Collecting Silver Coins - A Guide For Cashiers At Work
Some Silver Coins I've Been Collecting
You Can Collect Actual Silver Coins From Change?
Being a cashier may not be your dream job when you're 16 and still in high school or working your way through college, but it's a great opportunity to search change for older silver coins. As time goes on, silver will increase in value, making silver coins very valuable in comparison to their face value. Most coin and hobby shops will purchase silver coins from collectors near the market price for the silver content in them. However, silver can be a great and easy investment vehicle for younger individuals since at most stores, you can exchange your own pocket-change for silver coins from your register.
Silver coins are relatively rare to find in circulation. In 1964, the U.S. government ended the minting of most coins with silver as their composition, opting for nickel, zinc and copper mixes. However, it is not impossible to find them in the loose change in your register.
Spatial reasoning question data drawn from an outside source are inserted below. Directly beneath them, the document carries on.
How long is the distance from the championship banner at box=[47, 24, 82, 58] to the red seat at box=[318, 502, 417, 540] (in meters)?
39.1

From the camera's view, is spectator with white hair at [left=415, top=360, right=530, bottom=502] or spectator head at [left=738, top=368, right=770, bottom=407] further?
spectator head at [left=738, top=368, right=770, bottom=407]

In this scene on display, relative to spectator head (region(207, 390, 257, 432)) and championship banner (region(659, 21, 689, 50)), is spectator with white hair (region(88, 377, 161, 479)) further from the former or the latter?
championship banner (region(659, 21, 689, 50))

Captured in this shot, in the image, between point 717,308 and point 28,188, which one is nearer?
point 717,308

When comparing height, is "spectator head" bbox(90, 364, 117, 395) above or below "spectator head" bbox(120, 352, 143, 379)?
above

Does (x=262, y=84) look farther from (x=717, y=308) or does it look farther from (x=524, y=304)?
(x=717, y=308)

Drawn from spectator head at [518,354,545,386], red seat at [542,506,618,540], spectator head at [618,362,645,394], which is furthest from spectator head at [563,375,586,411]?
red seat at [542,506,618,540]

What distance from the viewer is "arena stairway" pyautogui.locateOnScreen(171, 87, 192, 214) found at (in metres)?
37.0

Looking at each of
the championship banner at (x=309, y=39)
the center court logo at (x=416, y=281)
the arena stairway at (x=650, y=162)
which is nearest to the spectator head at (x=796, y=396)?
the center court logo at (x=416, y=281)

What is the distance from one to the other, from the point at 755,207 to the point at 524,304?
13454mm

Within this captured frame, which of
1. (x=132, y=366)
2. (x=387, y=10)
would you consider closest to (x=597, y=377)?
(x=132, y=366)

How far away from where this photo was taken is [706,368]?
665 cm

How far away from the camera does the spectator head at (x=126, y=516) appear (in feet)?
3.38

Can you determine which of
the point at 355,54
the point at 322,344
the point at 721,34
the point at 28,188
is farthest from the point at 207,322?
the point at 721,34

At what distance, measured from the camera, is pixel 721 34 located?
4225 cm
Tips for finding silver coins at work and what to do:
- Most coins made in 1964 and before will contain some amount of silver (except pennies and most nickels)
- Quarters and dimes can be found occasionally, but quarters are less likely because they are larger and thus have more silver content in them and are probably already in the hands of another collector
- One way to quickly check if you might have a silver dime in your till is to line them all up as if they were packaged in a roll and look at the edges (coins produced after 1964 contain copper and the edges of the coins are both brown and silver from the copper and nickel, silver coin edges are only silver)
- Occasionally, some customers may pay for their purchases with half-dollars, either in loose coins or in wrapped rolls
- Half-dollars made before 1964 will also be composed of silver and can sometimes be worth more than the silver content in them due to their rarity
- Although most coins produced after 1964 contain no silver, the Kennedy half-dollars from 1965 through 1970 contained 40% silver, still making them worth more than their face value
- When you find a silver coin and wish to swap or "purchase" it from your till, always have a second person present to witness the exchange and to protect yourself from accusations of theft
- Get to know the person or persons responsible for making your store's bank deposits. The majority of stores deposit half-dollars to the bank rather than keeping them on hand. If any coins come along when you aren't working, they could let alert you and let you "purchase" them out with other cash. In a situation like this, its good to have the Manager On Duty present to witness the exchange to protect both yourself and the person preparing the bank deposit from accusations of theft
This isn't an expensive hobby by any means, but is an interesting way to pass some of the time at work. You may be surprised at what you may find in your or someone else's till...happy hunting!